Physical characteristics
- • location: Vernířovice, Hrubý Jeseník
- • coordinates: 50°4′2″N 17°10′11″E﻿ / ﻿50.06722°N 17.16972°E
- • elevation: 1,260 m (4,130 ft)
- • location: Desná
- • coordinates: 50°0′12″N 17°1′30″E﻿ / ﻿50.00333°N 17.02500°E
- • elevation: 355 m (1,165 ft)
- Length: 17.0 km (10.6 mi)
- Basin size: 74.2 km^{2} (28.6 sq mi)
- • average: 1.20 m^{3}/s (42 cu ft/s) near estuary

Basin features
- Progression: Desná→ Morava→ Danube→ Black Sea

= Merta (river) =

The Merta is a river in the Czech Republic, a left tributary of the Desná River. It flows through the Olomouc Region. It is 17.0 km long.

Supplied records:
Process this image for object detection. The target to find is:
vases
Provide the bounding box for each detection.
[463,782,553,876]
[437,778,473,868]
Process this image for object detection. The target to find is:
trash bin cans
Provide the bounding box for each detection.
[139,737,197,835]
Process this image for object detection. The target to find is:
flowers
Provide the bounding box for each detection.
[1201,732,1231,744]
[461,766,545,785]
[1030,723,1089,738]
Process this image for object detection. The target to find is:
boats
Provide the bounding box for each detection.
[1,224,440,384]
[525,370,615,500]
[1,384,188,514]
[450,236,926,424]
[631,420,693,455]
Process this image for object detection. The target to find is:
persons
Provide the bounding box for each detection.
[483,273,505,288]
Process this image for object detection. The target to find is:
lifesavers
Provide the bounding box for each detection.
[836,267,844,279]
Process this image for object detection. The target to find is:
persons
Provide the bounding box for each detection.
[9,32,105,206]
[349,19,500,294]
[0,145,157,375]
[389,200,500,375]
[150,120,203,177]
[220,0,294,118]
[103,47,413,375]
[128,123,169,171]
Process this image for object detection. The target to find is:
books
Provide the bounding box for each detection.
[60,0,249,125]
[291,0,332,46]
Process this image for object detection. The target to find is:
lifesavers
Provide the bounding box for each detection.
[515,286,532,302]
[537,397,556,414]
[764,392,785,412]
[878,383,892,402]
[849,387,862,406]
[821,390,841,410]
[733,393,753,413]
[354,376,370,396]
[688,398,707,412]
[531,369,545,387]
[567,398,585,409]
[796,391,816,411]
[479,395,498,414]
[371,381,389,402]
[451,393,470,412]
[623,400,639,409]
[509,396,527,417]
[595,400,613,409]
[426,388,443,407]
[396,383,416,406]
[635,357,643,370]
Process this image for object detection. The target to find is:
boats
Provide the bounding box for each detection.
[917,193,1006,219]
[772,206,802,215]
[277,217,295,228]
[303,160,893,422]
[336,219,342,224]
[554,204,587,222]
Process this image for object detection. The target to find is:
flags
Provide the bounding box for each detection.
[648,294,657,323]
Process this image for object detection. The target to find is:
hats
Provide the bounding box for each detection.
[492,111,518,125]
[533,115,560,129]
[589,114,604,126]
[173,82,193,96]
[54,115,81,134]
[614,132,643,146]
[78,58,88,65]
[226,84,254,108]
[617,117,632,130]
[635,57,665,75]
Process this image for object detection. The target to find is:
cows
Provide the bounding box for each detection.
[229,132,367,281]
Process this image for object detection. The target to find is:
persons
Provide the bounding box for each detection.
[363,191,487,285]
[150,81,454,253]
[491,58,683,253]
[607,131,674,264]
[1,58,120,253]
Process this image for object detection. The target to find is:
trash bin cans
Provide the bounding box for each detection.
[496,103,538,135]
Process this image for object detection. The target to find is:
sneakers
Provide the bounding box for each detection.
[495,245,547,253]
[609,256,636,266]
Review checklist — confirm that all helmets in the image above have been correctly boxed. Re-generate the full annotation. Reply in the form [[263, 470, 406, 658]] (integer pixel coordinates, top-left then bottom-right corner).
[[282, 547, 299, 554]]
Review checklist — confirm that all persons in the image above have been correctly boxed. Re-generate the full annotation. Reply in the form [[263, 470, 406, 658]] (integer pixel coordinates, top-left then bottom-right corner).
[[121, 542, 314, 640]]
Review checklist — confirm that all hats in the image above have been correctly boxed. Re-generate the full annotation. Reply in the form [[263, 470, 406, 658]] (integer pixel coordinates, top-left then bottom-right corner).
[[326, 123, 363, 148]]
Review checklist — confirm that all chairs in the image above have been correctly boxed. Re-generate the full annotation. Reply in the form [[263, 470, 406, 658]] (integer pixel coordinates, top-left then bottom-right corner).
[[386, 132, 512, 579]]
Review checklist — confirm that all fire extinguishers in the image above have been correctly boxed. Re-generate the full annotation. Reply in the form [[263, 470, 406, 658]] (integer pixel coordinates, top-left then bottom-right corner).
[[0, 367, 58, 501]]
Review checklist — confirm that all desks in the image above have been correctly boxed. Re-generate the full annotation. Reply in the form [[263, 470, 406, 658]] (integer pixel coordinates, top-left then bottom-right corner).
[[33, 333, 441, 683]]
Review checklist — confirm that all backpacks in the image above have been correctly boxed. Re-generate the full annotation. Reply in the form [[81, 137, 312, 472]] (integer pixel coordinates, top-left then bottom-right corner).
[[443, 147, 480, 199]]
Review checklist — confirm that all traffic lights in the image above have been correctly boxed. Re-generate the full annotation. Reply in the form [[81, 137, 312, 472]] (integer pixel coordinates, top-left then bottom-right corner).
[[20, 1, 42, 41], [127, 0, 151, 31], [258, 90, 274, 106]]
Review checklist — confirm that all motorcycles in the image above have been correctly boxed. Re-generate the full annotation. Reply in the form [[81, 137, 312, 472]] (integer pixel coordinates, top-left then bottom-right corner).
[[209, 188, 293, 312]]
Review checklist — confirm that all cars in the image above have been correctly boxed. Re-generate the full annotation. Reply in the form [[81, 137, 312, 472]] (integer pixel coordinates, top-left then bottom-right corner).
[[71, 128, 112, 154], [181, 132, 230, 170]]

Action item A:
Answer these questions from the Merta river extract:
(i) What elevation is given for the location Vernířovice, Hrubý Jeseník?
(ii) Through which region does the Merta flow?
(iii) What basin size is listed?
Action item B: Pick up the Merta river extract after its last sentence and continue it.

Task answer A:
(i) 1,260 m (4,130 ft)
(ii) The Olomouc Region
(iii) 74.2 km² (28.6 sq mi)

Task answer B:
==Characteristic==
The Merta originates in the territory of Vernířovice in the Hrubý Jeseník mountain range at the elevation of 1260 m. It flows through the territories of Vernířovice, Velké Losiny and Sobotín to Petrov nad Desnou, where it enters the Desná River at an elevation of 355 m. It is 17.0 km long. Its drainage basin has an area of 74.2 km2. The average discharge at its mouth is 1.20 m3/s.

The longest tributaries of the Merta are:

| Tributary | Length (km) | Side |
|---|---|---|
| Klepáčovský potok | 11.3 | left |
| Kamenitý potok | 5.0 | right |
| Ztracený potok | 4.6 | left |

==Fauna==
The Merta is home to the burbot, alpine bullhead and European bullhead, which are endangered species of fish within the Czech Republic.

==Tourism==
A tourist destination is the Waterfall of the Merta. It is a four-metre high waterfall, preceded by several smaller cascades and waterfalls.